Analysis of Source URL Validity

Beyond the content of the citations, the validity of the URLs themselves was also a critical aspect of the evaluation. Models without direct web access capabilities exhibited lower rates of producing valid URLs, ranging from 40% to 70%. While Retrieval Augmented Generation (RAG)-enabled models, such as GPT-4o and Gemini Ultra 1.0, demonstrated superior performance in generating valid URLs, they did not entirely escape the issue of citation inaccuracy. The analysis also revealed that the majority of cited URLs originated from US-based websites, and the rates of content behind paywalls or subscription models were generally low across the evaluated models.

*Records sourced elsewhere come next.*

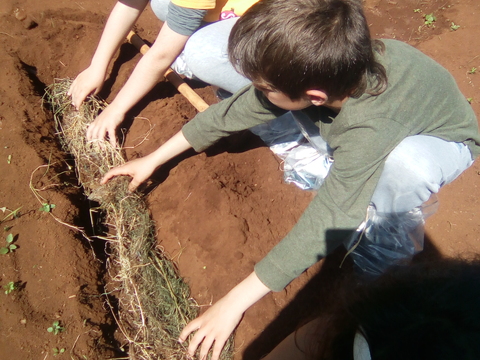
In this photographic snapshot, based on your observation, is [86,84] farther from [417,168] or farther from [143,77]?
[417,168]

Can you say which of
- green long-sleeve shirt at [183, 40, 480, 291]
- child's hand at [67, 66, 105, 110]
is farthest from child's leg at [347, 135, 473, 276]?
child's hand at [67, 66, 105, 110]

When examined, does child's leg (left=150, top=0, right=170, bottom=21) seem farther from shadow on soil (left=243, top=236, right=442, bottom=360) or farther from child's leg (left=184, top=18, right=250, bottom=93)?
shadow on soil (left=243, top=236, right=442, bottom=360)

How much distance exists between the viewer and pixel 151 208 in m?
2.25

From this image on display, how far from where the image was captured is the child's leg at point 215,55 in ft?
7.52

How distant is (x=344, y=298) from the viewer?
0.99m

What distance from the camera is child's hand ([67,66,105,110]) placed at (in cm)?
240

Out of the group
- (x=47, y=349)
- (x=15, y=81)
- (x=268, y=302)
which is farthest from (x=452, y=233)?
(x=15, y=81)

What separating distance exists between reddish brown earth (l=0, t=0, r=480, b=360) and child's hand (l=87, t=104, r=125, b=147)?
0.21 meters

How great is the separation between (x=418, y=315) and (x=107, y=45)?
7.40ft

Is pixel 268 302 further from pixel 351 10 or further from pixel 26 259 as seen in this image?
pixel 351 10

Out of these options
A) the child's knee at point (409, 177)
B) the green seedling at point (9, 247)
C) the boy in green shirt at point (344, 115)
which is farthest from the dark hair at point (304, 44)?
the green seedling at point (9, 247)

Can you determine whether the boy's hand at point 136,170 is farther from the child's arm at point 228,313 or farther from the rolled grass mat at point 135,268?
the child's arm at point 228,313

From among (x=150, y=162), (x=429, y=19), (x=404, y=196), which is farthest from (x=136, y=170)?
(x=429, y=19)

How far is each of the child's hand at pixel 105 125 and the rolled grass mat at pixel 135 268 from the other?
0.04 metres
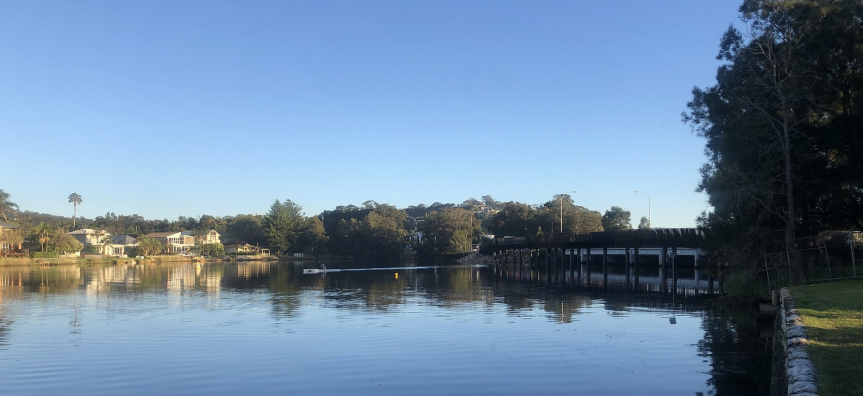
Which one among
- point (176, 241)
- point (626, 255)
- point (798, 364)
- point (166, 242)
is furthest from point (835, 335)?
point (176, 241)

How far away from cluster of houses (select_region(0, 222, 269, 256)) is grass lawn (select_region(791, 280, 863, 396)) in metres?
113

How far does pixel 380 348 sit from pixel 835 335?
12.5 m

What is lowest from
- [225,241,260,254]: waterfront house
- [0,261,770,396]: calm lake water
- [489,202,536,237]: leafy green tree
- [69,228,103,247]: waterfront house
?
[225,241,260,254]: waterfront house

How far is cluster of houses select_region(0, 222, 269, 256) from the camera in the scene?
338 ft

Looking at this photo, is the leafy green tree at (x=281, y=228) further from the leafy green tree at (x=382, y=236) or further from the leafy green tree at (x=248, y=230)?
the leafy green tree at (x=382, y=236)

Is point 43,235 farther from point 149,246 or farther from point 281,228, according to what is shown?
point 281,228

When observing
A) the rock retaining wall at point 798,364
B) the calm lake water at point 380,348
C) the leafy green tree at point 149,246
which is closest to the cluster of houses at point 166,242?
the leafy green tree at point 149,246

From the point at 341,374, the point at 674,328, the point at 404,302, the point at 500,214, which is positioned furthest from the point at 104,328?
the point at 500,214

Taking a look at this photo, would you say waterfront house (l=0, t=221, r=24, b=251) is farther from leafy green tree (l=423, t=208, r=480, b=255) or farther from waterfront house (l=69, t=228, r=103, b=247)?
leafy green tree (l=423, t=208, r=480, b=255)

Implications for Clinical Medicine and Future Research

The findings from this research underscore significant limitations in the current capabilities of LLMs to produce trustworthy medical references. This has profound implications for their potential adoption and use in clinical medicine, where accuracy and verifiability are paramount. The study highlights the urgent need for advancements in LLM training and fine-tuning to improve their source attribution and faithfulness to cited evidence. Furthermore, the open-sourcing of the SourceCheckup framework and its associated dataset is intended to foster continued research and development in this critical area. By providing a standardized tool and benchmark, the research community can collectively work towards enhancing the reliability of LLMs in healthcare settings, ultimately contributing to safer and more effective AI-driven medical support.

Addressing Ambiguity and Future Directions

The research acknowledges the inherent complexities in evaluating source verification, including the potential for ambiguity in statement-source relationships and the subjective nature of medical claims. While the framework focuses on grounding statements in verifiable sources rather than assessing the absolute truth of a claim, it provides a crucial layer of verifiable support. Future work may explore more nuanced methods for handling multi-source support and the aggregation of information. The limitations of the automated pipeline, such as potential errors in each stage, are acknowledged, motivating further refinement and validation. The ultimate goal is to ensure that LLMs can serve as reliable tools for clinicians and patients, backed by verifiable and accurate medical references.